Required task =>
Copy the records verbatim, starting at the line containing "How far is the small" and ending with the line containing "24.5 meters", both included.

#### Task input

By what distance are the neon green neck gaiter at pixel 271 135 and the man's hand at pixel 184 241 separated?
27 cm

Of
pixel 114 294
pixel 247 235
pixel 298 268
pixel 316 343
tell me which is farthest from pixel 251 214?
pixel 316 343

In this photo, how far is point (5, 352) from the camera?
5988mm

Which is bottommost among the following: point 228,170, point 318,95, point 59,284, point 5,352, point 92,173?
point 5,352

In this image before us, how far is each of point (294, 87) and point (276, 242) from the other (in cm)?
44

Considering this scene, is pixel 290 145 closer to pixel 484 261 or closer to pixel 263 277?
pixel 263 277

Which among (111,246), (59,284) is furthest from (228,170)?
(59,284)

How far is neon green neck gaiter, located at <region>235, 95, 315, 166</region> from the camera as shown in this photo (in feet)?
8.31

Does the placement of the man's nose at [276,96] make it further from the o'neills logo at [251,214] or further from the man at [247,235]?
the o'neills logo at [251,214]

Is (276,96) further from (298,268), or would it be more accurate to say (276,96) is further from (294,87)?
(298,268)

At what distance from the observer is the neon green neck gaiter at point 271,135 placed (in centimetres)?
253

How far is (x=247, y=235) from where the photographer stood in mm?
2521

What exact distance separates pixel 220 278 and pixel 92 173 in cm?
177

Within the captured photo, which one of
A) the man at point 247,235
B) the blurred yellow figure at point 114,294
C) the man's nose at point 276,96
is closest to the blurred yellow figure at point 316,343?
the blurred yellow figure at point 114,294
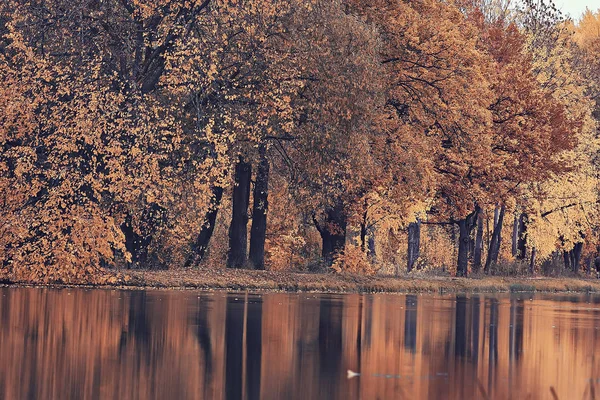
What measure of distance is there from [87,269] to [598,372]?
64.4 feet

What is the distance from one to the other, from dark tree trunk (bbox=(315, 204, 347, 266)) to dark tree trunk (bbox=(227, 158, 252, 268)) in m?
4.69

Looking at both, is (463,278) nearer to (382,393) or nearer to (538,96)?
(538,96)

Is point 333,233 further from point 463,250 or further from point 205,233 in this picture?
point 463,250

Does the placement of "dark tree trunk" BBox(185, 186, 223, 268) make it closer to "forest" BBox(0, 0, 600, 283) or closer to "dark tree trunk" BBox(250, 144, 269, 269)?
"forest" BBox(0, 0, 600, 283)

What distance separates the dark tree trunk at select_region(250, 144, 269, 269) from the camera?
41188 millimetres

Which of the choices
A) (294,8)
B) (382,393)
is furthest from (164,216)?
(382,393)

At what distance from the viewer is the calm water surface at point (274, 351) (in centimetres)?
1212

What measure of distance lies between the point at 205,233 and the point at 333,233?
5.37m

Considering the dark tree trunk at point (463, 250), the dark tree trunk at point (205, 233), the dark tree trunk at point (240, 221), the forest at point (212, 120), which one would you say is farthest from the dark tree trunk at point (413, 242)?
the dark tree trunk at point (240, 221)

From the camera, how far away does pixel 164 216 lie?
3834 cm

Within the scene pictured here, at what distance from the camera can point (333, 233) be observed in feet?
148

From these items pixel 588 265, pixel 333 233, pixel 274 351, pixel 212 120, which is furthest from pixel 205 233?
pixel 588 265

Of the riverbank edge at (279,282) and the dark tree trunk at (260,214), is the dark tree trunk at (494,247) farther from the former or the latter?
the dark tree trunk at (260,214)

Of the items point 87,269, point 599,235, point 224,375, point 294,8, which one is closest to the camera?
point 224,375
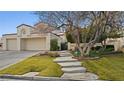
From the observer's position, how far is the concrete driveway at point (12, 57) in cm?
604

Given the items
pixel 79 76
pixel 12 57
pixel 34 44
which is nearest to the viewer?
pixel 79 76

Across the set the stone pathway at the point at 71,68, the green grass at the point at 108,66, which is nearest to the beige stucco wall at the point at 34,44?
the stone pathway at the point at 71,68

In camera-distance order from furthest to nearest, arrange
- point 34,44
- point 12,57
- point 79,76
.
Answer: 1. point 34,44
2. point 12,57
3. point 79,76

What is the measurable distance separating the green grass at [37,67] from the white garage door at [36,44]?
19cm

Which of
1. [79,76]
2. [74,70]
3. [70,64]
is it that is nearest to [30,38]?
[70,64]

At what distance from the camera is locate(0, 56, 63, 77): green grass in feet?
19.5

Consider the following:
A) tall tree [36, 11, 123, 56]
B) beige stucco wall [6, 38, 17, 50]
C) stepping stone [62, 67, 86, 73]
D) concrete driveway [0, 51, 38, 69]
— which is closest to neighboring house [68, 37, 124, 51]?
tall tree [36, 11, 123, 56]

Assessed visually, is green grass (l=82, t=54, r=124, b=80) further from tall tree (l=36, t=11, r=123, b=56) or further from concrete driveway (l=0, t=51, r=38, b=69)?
concrete driveway (l=0, t=51, r=38, b=69)

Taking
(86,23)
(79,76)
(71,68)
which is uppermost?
(86,23)

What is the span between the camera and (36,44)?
6.14 m

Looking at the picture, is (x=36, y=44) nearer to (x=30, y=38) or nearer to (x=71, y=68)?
(x=30, y=38)

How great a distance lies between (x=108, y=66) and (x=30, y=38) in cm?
132
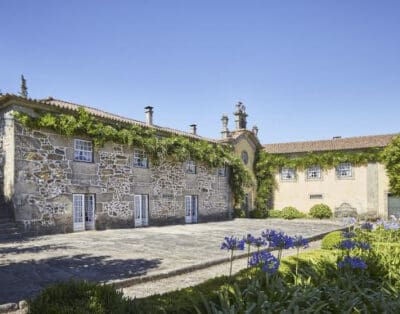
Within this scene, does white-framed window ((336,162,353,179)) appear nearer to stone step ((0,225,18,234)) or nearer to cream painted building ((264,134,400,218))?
cream painted building ((264,134,400,218))

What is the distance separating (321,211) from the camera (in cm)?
2502

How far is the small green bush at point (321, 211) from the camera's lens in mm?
24969

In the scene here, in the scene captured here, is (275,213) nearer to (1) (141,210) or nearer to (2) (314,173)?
(2) (314,173)

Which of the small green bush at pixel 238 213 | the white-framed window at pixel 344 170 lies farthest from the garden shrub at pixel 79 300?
the white-framed window at pixel 344 170

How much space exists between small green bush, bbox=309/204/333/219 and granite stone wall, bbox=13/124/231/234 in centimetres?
906

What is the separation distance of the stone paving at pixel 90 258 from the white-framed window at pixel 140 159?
5.14m

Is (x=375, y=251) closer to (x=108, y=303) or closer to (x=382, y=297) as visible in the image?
(x=382, y=297)

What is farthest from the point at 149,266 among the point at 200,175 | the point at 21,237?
the point at 200,175

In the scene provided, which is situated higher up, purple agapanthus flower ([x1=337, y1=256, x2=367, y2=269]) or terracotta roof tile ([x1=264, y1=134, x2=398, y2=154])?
terracotta roof tile ([x1=264, y1=134, x2=398, y2=154])

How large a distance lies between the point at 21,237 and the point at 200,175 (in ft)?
36.9

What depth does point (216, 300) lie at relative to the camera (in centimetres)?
395

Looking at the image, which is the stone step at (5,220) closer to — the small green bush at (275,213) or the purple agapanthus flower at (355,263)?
the purple agapanthus flower at (355,263)

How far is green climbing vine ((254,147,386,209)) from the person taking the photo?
24.5 meters

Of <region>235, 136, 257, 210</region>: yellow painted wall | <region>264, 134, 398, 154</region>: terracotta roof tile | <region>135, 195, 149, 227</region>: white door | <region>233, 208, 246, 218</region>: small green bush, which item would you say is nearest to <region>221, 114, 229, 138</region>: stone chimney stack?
<region>235, 136, 257, 210</region>: yellow painted wall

########

Response to the task =>
How far is the small green bush at point (321, 211) from the camera's lens in mm?
24969

In the scene here, in the scene captured here, is (275,213) nearer to (1) (141,210) or nearer to (2) (314,173)?
(2) (314,173)

Which of the small green bush at pixel 238 213 | the white-framed window at pixel 344 170 lies farthest from the garden shrub at pixel 79 300?
the white-framed window at pixel 344 170

How much space exists between small green bush, bbox=309/204/333/219 and granite stone wall, bbox=13/124/231/234 in centimetres?
906

What is the separation distance of the stone paving at pixel 90 258 from the white-framed window at pixel 140 159?
5.14m

Is (x=375, y=251) closer to (x=108, y=303) or closer to (x=382, y=297) as visible in the image?
(x=382, y=297)

What is farthest from the point at 149,266 among the point at 200,175 | the point at 21,237?
the point at 200,175

In the scene provided, which is situated higher up, purple agapanthus flower ([x1=337, y1=256, x2=367, y2=269]) or terracotta roof tile ([x1=264, y1=134, x2=398, y2=154])?
terracotta roof tile ([x1=264, y1=134, x2=398, y2=154])

How large a distance lies between the point at 21,237 and the point at 200,175 (in ft)?
36.9

What depth does point (216, 300) lie at relative to the camera (in centimetres)?
395

Looking at the image, which is the stone step at (5,220) closer to — the small green bush at (275,213) or the purple agapanthus flower at (355,263)?
the purple agapanthus flower at (355,263)

How far is green climbing vine ((254,147,386,209)) from the person taking the photo?
24.5 meters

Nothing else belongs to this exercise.